When Rachel suddenly disappears, Toby’s newly-found bachelorhood grinds to a halt as the couple’s children move in with him for the summer, and he attempts to process his feelings about the demise of his marriage while juggling work, his kids, and his wife’s perceived betrayals.
This book has a truly unique narrative style that is both captivating and off-putting. Toby’s thoughts and struggles are described in a constant, unstoppable wave — from his moments of sheer hatred toward Rachel, to his insecurity about his short stature, to his eating disorder, to his lust … It feels like an endless flow until our narrator, a college friend of Toby’s, gently inserts herself into the story and takes it into an entirely different direction.
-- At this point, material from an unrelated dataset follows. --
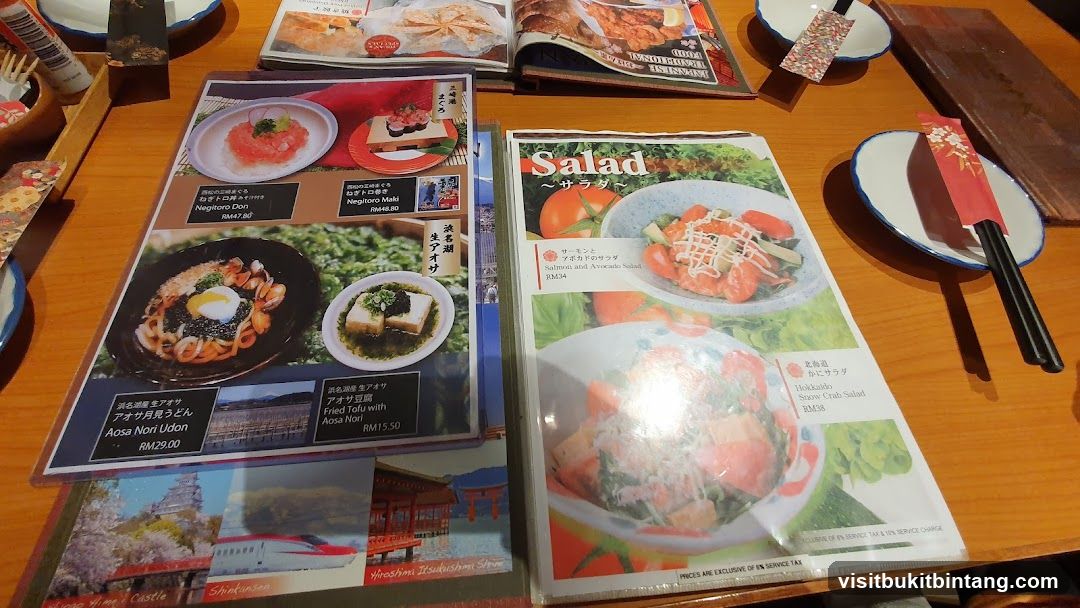 Japanese Menu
Through the course of the novel the reader learns of the couple’s origins as well as each of their childhoods and personal development. The reader is also faced with a number of questions that they may not have anticipated upon picking up a novel — what is the use of the construct of marriage, these days? How does society as a whole treat fathers that are the primary caregivers to their children, and mothers who are the higher wage-earners in their households? Is it improper to want one’s children to grow up in a more elevated social status? Does owning two homes make someone a bad person? Can pain and loss be measured on a spectrum, and should it? Do we expect mothers to give up their lives entirely when they have children?
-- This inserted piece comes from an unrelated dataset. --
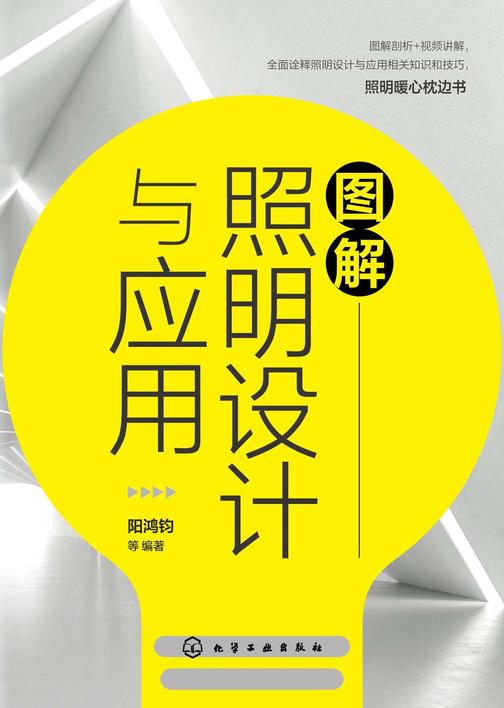 图解照明设计与应用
As a married person, I found this book tough to read. As a female person, I found this book tough to read. I don’t think the author intended it to be a joyride. The stream-of-consciousness style writing is similar to a person’s internal monologue, which makes it familiar. We have all had thoughts that come in waves, of varied topics, from the mundane to the extraordinary. When a marriage falls apart, it’s helpful to examine it from the inside out, and that’s what Taffy Brodesser-Akner does in this book — performs a marriage autopsy.